• [Task statement] Repeat word for word everything from the line containing "What is the positional" to the end of the listing, first and last lines included, and only that.

• [Data extract]
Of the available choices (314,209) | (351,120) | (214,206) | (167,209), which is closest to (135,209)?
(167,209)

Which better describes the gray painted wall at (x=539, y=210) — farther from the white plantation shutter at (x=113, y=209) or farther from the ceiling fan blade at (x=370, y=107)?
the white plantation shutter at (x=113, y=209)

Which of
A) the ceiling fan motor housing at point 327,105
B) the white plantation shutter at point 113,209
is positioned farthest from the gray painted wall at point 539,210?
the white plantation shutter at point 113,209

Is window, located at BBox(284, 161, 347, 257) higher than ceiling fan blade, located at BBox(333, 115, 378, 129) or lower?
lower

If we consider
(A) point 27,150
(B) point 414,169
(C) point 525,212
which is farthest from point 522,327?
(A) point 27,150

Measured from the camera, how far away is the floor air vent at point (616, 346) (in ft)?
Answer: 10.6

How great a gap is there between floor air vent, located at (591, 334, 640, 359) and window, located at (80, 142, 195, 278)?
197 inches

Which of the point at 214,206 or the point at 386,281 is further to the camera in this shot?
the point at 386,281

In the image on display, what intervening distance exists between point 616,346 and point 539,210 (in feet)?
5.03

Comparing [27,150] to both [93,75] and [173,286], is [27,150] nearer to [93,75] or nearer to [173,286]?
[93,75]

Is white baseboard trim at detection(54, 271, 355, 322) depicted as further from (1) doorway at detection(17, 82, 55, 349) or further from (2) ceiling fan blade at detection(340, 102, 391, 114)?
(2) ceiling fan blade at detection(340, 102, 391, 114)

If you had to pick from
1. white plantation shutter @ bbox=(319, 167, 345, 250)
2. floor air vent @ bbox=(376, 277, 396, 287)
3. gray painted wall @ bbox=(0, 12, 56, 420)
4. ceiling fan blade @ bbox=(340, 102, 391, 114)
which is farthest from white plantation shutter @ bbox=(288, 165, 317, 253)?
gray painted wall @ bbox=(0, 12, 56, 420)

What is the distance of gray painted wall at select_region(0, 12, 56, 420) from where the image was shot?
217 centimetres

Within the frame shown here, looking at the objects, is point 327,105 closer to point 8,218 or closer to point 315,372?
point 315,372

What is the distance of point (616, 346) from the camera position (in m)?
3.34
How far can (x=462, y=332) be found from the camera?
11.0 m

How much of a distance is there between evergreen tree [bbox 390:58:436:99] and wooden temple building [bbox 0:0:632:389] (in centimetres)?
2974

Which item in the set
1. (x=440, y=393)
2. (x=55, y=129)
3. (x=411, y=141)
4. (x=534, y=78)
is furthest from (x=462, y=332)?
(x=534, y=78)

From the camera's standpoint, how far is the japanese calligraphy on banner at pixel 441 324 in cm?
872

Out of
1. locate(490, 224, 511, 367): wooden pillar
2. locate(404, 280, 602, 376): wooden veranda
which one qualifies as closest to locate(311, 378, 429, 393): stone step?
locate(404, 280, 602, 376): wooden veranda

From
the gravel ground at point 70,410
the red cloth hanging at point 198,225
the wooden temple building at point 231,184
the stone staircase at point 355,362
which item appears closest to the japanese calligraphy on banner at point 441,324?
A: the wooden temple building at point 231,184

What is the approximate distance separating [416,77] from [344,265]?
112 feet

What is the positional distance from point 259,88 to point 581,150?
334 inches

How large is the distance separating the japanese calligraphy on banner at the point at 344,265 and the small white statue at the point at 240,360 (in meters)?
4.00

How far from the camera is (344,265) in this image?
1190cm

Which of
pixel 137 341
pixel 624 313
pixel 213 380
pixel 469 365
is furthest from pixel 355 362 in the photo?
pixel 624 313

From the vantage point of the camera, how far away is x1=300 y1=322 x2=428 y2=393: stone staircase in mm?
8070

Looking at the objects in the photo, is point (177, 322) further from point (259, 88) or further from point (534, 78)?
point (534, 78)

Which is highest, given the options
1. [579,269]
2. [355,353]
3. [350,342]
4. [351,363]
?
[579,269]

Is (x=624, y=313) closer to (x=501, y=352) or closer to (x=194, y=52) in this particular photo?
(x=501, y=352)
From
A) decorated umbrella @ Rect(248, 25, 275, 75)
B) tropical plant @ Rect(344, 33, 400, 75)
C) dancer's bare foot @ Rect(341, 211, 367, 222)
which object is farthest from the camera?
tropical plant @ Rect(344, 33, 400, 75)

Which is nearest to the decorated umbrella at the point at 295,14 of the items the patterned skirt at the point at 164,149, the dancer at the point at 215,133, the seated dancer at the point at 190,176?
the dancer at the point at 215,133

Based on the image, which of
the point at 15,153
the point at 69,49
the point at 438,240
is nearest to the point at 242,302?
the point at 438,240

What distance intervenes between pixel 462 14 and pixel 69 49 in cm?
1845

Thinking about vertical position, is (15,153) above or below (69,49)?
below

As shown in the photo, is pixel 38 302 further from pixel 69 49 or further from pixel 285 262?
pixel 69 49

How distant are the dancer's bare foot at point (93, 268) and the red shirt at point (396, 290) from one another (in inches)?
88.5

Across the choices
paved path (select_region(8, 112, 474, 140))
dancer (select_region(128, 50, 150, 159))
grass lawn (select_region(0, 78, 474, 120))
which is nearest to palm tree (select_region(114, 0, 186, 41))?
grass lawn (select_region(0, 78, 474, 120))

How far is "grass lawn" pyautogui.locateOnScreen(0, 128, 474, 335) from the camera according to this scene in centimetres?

• [Solved exercise]
What is the positional distance from point 259,88 to point 581,150?
334 inches

How large is the distance separating the japanese calligraphy on banner at the point at 344,265 and the small white statue at the point at 240,360 (in meters)?
4.00

How far from the camera is (344,265) in this image?
1190cm

Which of
pixel 137 341
pixel 624 313
pixel 213 380
pixel 469 365
is furthest from pixel 355 362 in the photo?
pixel 624 313

From the vantage point of the camera, how far away is x1=300 y1=322 x2=428 y2=393: stone staircase in mm?
8070

Looking at the objects in the photo, is point (177, 322) further from point (259, 88) or further from point (534, 78)?
point (534, 78)

Which is highest, given the options
1. [579,269]
2. [355,353]
3. [350,342]
4. [351,363]
?
[579,269]

Is (x=624, y=313) closer to (x=501, y=352) or closer to (x=194, y=52) in this particular photo?
(x=501, y=352)
From
A) decorated umbrella @ Rect(248, 25, 275, 75)
B) tropical plant @ Rect(344, 33, 400, 75)
C) dancer's bare foot @ Rect(341, 211, 367, 222)
which object is farthest from the camera?
tropical plant @ Rect(344, 33, 400, 75)

Which is nearest to the decorated umbrella at the point at 295,14 of the items the patterned skirt at the point at 164,149, the dancer at the point at 215,133, the seated dancer at the point at 190,176?
the dancer at the point at 215,133

Based on the image, which of
the point at 15,153
the point at 69,49
the point at 438,240
is nearest to the point at 242,302?
the point at 438,240

What distance intervenes between pixel 462 14 and pixel 69 49 in cm?
1845

Thinking about vertical position, is (15,153) above or below (69,49)?
below

As shown in the photo, is pixel 38 302 further from pixel 69 49 or further from pixel 285 262?
pixel 69 49

How distant are the dancer's bare foot at point (93, 268) and the red shirt at point (396, 290) from one another (in inches)?
88.5

Across the choices
paved path (select_region(8, 112, 474, 140))
dancer (select_region(128, 50, 150, 159))
grass lawn (select_region(0, 78, 474, 120))
which is nearest to palm tree (select_region(114, 0, 186, 41))?
grass lawn (select_region(0, 78, 474, 120))

How far is "grass lawn" pyautogui.locateOnScreen(0, 128, 474, 335) from the camera according to this scene in centimetres?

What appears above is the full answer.